* **Excerpts of spatial question data**:
--- BEGIN ---

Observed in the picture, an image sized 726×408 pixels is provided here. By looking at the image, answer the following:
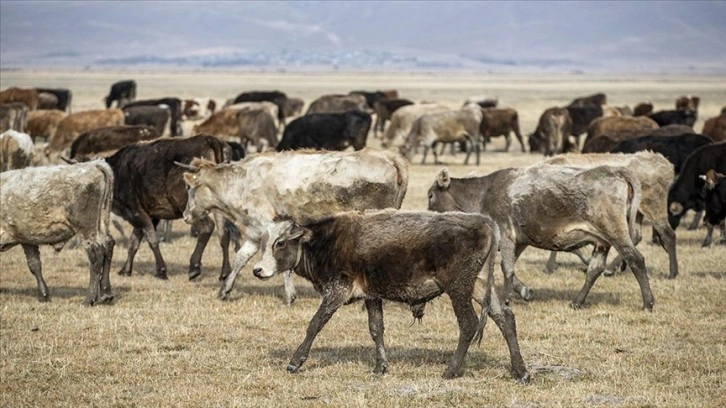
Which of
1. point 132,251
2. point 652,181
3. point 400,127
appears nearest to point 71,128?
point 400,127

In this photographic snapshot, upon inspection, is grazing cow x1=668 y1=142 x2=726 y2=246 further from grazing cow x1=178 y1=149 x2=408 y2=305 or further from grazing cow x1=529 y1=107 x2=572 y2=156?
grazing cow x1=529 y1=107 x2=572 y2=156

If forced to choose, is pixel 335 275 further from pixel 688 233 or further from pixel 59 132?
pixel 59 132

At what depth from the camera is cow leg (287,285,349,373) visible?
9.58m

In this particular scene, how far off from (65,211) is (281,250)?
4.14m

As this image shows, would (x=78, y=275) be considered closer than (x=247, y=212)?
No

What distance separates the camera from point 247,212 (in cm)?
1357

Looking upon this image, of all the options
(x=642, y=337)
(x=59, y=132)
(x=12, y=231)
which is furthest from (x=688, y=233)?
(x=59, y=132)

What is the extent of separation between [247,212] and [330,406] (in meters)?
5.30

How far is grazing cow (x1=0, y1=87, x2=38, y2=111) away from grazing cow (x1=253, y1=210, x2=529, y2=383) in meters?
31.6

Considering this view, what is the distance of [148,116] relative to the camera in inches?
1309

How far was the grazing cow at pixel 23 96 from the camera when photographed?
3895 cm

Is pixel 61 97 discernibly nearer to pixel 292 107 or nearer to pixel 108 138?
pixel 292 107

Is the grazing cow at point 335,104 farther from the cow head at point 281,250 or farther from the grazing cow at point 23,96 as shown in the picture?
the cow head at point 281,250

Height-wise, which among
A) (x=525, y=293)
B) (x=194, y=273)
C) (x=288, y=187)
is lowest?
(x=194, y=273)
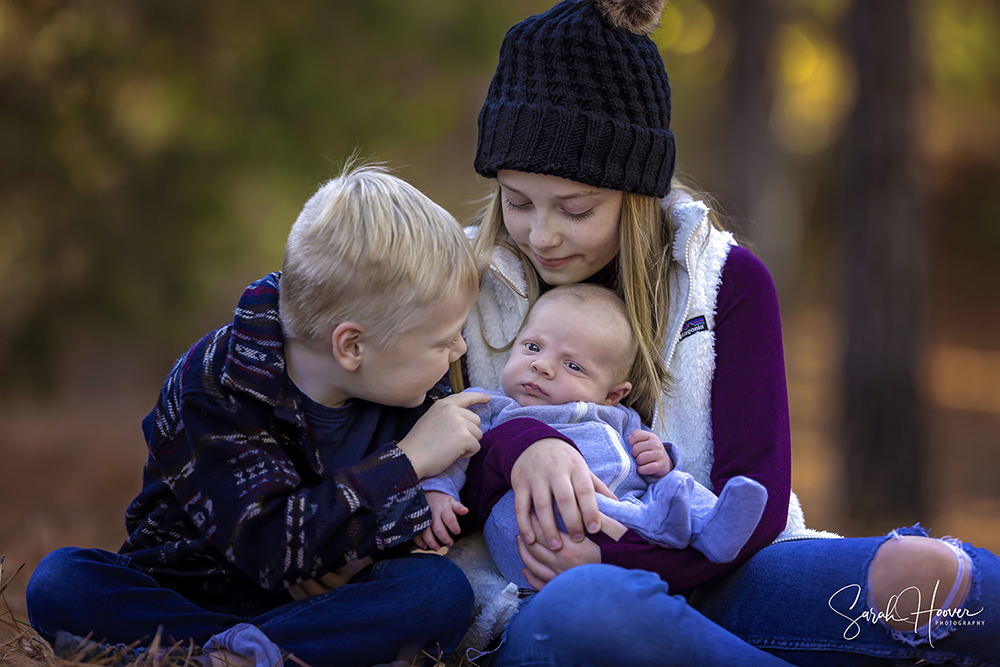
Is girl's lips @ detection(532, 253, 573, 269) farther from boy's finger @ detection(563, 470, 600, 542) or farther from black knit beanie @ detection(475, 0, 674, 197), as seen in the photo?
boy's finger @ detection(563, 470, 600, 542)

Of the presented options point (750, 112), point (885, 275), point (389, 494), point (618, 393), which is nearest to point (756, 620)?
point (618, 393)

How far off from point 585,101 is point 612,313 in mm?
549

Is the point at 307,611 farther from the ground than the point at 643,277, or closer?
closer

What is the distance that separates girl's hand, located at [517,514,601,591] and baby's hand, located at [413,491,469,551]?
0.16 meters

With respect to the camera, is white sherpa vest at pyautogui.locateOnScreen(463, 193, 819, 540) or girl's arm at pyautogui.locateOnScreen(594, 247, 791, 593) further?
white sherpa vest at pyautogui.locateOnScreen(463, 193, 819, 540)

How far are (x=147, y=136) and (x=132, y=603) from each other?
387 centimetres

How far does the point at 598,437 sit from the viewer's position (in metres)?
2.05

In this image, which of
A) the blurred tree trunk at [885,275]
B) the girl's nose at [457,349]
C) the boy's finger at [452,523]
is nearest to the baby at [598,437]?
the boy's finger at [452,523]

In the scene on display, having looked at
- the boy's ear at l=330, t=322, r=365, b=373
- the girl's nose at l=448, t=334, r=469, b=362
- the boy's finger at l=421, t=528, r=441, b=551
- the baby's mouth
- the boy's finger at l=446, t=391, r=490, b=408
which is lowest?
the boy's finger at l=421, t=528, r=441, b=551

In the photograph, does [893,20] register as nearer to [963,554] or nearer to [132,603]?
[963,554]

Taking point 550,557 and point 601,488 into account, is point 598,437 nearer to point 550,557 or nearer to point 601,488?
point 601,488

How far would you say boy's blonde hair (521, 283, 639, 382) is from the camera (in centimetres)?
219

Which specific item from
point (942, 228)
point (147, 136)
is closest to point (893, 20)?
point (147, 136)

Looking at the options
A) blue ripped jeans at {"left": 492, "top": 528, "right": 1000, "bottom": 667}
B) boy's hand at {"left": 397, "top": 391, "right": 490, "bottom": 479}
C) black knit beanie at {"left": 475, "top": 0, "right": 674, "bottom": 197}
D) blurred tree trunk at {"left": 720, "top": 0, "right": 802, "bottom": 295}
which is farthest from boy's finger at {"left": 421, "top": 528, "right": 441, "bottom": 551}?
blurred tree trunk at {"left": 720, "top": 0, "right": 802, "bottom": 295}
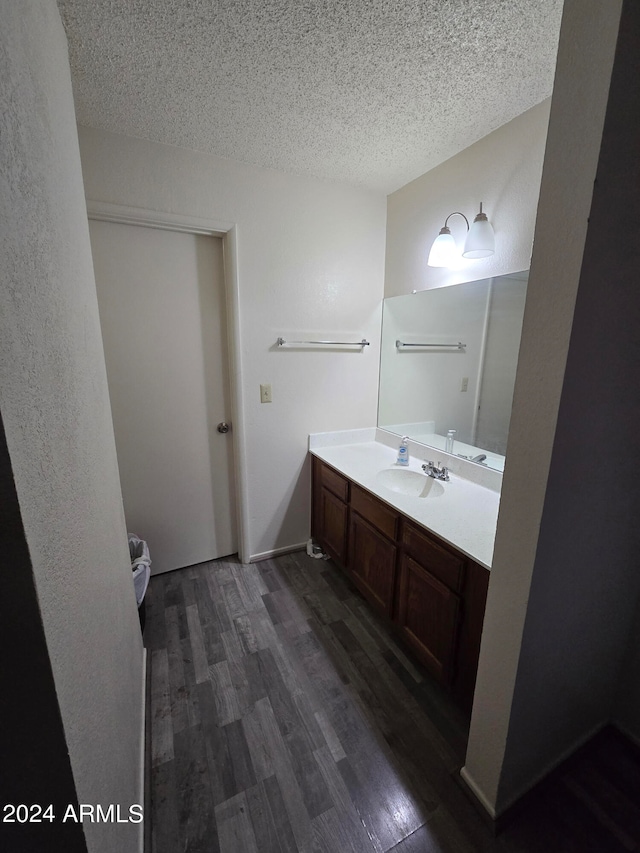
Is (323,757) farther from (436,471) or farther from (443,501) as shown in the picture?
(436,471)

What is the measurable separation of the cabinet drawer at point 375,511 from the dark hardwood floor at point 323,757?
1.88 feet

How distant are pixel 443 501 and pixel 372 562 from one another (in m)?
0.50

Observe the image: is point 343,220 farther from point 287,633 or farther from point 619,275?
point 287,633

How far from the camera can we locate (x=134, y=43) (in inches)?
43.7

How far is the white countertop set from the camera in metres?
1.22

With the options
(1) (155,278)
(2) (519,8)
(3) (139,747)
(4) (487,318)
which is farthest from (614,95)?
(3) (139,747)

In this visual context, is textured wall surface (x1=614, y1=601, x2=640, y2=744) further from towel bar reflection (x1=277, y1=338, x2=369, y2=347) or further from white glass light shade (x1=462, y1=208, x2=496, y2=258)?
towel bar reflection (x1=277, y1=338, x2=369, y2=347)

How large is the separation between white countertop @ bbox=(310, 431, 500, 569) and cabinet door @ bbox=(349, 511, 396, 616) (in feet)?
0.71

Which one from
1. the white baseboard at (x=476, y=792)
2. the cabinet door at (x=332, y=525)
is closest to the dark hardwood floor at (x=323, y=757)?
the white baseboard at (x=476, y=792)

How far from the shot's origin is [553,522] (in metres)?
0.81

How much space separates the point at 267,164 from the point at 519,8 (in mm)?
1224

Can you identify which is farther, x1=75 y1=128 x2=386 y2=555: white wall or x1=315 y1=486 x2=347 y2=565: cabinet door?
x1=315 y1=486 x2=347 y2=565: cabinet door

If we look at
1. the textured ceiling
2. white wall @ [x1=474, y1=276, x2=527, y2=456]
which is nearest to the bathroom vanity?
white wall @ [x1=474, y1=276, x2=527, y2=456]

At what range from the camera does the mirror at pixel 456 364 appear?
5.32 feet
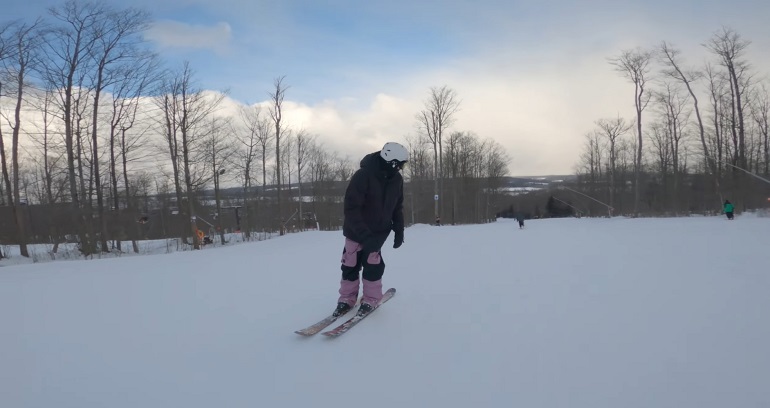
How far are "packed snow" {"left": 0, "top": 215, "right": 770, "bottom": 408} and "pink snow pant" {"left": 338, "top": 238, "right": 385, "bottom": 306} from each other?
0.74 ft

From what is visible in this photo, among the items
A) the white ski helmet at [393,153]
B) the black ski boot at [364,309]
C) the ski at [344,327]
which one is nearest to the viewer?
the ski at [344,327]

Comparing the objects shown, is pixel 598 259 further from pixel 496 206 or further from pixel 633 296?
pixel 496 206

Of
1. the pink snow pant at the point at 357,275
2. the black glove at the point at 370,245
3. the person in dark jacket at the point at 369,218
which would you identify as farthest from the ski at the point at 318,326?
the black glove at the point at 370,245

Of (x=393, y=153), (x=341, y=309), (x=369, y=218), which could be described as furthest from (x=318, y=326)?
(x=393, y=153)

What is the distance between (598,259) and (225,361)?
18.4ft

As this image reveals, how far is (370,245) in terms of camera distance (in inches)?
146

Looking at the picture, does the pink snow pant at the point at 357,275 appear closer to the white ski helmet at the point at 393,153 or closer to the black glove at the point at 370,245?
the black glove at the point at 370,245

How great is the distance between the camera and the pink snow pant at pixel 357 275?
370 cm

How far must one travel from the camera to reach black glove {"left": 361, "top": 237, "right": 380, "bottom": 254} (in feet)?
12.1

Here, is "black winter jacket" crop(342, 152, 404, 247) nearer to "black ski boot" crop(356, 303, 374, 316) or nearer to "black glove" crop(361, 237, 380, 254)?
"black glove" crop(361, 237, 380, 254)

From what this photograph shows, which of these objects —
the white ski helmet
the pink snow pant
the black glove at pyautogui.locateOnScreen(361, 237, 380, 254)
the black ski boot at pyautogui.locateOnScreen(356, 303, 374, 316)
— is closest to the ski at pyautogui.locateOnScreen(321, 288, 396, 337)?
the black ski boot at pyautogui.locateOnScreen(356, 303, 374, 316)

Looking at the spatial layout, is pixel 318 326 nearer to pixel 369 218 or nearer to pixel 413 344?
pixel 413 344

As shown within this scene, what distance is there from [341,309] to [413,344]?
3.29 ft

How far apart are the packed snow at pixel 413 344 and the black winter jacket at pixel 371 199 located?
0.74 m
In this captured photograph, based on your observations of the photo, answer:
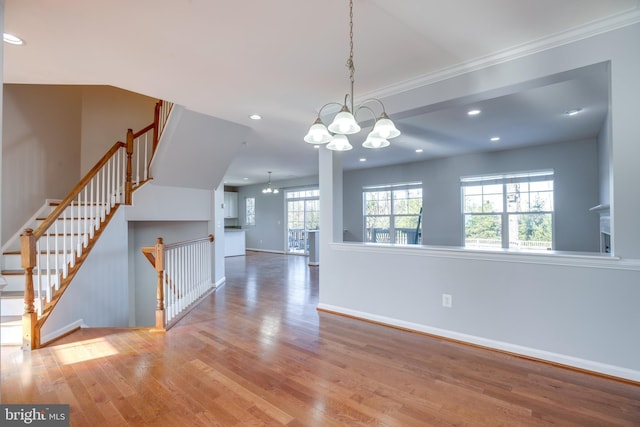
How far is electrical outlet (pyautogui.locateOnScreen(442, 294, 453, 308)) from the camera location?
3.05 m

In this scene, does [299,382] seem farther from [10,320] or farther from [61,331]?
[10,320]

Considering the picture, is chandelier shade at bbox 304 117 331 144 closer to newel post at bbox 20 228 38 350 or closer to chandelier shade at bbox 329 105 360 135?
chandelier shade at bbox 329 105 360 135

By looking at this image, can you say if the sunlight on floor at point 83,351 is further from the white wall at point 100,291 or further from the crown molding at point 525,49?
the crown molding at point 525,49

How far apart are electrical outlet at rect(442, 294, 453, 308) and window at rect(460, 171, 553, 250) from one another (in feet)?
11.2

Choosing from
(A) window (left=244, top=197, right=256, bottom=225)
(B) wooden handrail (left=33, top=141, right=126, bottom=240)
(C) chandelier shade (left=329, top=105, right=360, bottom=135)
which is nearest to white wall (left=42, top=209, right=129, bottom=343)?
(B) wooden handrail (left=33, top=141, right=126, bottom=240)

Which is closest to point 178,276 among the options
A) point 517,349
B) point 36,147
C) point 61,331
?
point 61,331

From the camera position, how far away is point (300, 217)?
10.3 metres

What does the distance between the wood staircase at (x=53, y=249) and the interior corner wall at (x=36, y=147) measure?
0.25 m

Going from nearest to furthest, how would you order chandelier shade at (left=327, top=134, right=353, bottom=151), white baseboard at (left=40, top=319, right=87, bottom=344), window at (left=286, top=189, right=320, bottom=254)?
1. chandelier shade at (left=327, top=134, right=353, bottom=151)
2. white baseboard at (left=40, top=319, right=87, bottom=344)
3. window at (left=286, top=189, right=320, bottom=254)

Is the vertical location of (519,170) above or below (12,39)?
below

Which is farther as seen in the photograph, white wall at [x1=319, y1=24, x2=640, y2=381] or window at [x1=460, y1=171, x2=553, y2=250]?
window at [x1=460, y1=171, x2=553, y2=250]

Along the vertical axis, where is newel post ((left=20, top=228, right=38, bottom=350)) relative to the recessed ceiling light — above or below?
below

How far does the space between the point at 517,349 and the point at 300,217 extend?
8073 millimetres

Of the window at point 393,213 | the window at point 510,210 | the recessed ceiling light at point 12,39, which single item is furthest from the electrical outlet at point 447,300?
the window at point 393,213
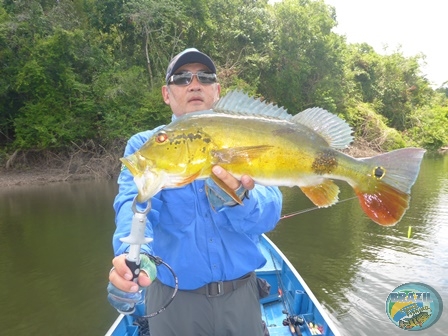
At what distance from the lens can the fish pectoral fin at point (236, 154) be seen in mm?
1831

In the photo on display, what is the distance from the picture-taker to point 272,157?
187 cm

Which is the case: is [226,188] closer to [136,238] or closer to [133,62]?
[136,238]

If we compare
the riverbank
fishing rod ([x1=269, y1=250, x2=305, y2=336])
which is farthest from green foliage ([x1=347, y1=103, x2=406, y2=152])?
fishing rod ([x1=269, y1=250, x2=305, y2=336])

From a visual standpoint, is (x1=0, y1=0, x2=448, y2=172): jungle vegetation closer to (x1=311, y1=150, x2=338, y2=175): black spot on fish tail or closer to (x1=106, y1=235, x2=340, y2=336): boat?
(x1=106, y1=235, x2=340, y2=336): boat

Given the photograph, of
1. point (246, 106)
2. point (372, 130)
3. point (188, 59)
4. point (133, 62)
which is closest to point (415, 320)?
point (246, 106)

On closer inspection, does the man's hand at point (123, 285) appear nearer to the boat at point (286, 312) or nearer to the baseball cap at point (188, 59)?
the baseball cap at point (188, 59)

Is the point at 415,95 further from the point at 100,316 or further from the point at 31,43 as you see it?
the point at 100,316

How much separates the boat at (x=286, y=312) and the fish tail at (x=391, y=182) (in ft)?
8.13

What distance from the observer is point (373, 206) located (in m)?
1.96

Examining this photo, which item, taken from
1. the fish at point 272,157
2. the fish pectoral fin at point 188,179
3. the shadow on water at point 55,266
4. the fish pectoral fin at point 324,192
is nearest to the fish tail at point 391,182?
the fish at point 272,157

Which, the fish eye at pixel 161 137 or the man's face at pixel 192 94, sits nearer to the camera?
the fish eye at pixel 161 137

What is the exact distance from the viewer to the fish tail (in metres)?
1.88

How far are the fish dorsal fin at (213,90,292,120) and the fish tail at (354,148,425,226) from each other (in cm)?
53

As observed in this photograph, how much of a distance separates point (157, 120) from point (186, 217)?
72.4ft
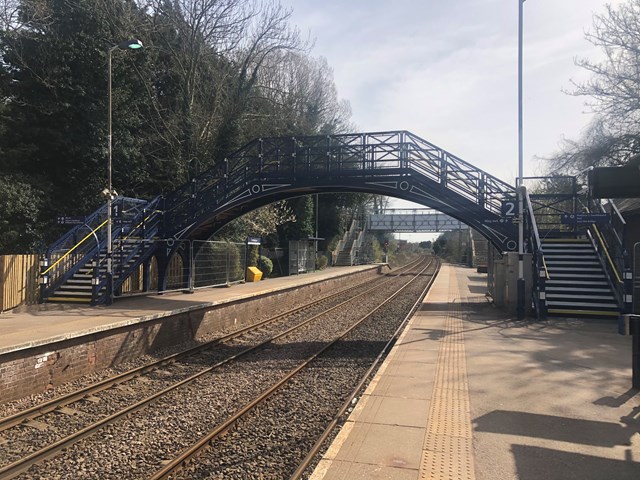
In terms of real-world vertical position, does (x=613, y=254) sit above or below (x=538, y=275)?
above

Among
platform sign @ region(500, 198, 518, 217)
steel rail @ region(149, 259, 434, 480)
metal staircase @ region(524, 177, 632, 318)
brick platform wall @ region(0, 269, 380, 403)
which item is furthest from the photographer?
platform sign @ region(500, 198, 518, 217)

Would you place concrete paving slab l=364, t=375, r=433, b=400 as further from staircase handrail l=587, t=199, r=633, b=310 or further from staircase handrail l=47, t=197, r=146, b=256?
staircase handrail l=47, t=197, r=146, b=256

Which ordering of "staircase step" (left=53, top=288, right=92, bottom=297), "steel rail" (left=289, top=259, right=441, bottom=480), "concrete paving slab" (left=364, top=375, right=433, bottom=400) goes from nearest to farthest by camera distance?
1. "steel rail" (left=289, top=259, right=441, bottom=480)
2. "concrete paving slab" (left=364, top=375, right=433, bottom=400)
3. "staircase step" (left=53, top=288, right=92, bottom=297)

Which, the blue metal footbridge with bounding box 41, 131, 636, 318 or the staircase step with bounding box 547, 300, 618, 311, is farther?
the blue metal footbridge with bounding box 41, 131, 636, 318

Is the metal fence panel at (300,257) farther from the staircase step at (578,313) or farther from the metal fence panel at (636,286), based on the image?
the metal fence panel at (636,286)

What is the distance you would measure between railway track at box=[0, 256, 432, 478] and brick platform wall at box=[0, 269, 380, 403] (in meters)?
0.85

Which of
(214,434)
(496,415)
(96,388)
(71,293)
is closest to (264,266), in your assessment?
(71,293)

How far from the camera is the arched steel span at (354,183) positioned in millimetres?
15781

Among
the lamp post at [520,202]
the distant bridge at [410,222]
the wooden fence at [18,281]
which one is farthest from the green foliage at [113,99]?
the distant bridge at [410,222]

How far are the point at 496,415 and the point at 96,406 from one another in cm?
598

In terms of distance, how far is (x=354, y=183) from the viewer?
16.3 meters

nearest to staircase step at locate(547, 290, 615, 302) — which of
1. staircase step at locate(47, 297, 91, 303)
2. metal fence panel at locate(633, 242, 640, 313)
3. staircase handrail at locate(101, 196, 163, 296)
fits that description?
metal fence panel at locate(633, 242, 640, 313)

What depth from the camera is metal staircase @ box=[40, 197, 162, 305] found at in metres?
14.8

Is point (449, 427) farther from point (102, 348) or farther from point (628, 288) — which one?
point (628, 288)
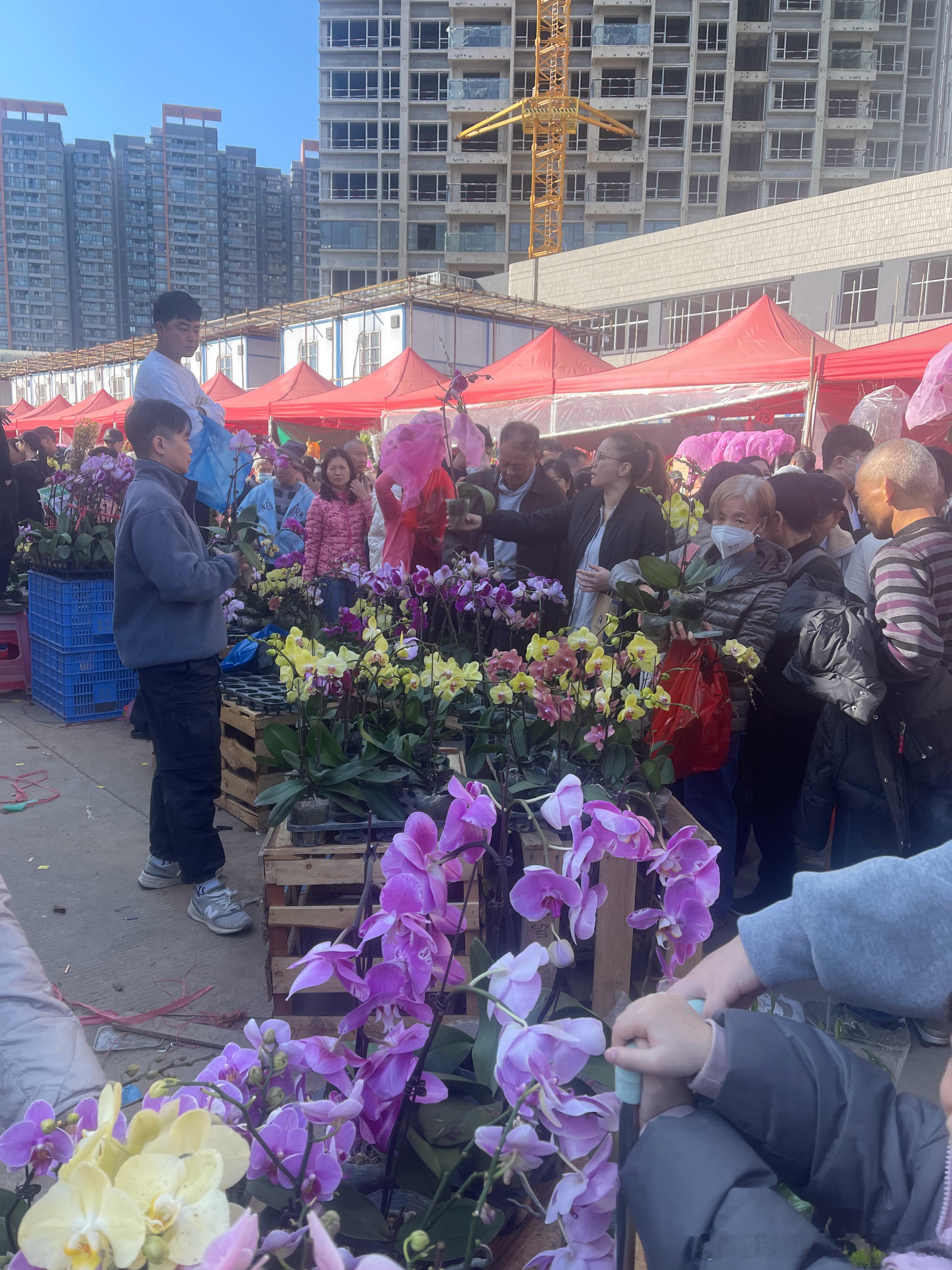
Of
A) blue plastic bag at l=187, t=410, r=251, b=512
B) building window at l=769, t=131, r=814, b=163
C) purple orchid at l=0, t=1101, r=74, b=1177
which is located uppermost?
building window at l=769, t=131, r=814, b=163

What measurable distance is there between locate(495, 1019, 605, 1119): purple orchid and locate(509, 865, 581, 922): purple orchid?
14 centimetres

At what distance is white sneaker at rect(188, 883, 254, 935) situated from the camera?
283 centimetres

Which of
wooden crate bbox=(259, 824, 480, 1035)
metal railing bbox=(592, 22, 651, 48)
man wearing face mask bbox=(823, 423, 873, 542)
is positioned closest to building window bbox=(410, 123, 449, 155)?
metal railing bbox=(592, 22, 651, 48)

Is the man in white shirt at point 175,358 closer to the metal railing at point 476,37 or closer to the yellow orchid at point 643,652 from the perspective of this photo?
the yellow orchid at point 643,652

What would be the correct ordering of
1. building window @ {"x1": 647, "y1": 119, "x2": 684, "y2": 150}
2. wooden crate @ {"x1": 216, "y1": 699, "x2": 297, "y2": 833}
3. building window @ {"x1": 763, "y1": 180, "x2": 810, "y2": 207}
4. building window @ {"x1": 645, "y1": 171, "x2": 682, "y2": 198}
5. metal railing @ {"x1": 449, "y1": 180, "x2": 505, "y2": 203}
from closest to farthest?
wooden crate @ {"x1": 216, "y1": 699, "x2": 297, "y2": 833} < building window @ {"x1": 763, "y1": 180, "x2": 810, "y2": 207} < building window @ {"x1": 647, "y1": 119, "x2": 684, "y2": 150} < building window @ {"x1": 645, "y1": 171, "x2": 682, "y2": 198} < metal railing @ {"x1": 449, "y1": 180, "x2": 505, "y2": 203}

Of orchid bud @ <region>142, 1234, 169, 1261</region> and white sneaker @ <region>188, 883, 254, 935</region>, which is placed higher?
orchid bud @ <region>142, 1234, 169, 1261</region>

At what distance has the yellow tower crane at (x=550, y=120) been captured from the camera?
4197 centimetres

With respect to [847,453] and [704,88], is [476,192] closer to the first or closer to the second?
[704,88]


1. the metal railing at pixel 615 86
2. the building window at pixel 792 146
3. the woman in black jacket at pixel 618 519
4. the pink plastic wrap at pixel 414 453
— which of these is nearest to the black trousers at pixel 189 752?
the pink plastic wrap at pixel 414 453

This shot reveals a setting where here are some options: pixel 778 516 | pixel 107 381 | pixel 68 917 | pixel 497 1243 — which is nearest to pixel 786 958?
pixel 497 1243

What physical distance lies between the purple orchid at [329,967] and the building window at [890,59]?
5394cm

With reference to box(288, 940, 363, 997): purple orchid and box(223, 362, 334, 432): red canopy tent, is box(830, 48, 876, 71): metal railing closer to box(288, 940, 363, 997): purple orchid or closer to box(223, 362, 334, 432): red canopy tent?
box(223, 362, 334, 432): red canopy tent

--- END ---

* **PROBLEM TO WORK ON**:
Give back exactly the lines from the line containing "Of orchid bud" to the end of the entries, and no other lines.

* **IN RESPONSE**:
Of orchid bud @ <region>142, 1234, 169, 1261</region> and white sneaker @ <region>188, 883, 254, 935</region>, which is placed higher?
orchid bud @ <region>142, 1234, 169, 1261</region>

At what distance has the yellow tower crane at (x=550, y=120) been captured from the camera?
4197 centimetres

With respect to [847,453] and [704,88], is [476,192] closer to the first or closer to the second?
[704,88]


1. the metal railing at pixel 615 86
2. the building window at pixel 792 146
3. the woman in black jacket at pixel 618 519
4. the pink plastic wrap at pixel 414 453
— which of these is nearest to the black trousers at pixel 189 752?
the pink plastic wrap at pixel 414 453

This shot reveals a setting where here are some options: pixel 778 516 | pixel 107 381 | pixel 68 917 | pixel 497 1243 — which is nearest to pixel 786 958?
pixel 497 1243

What physical distance lies between the purple orchid at [329,967] and the building window at [890,59]?
5394cm

With reference to box(288, 940, 363, 997): purple orchid and box(223, 362, 334, 432): red canopy tent, is box(830, 48, 876, 71): metal railing closer to box(288, 940, 363, 997): purple orchid or closer to box(223, 362, 334, 432): red canopy tent?
box(223, 362, 334, 432): red canopy tent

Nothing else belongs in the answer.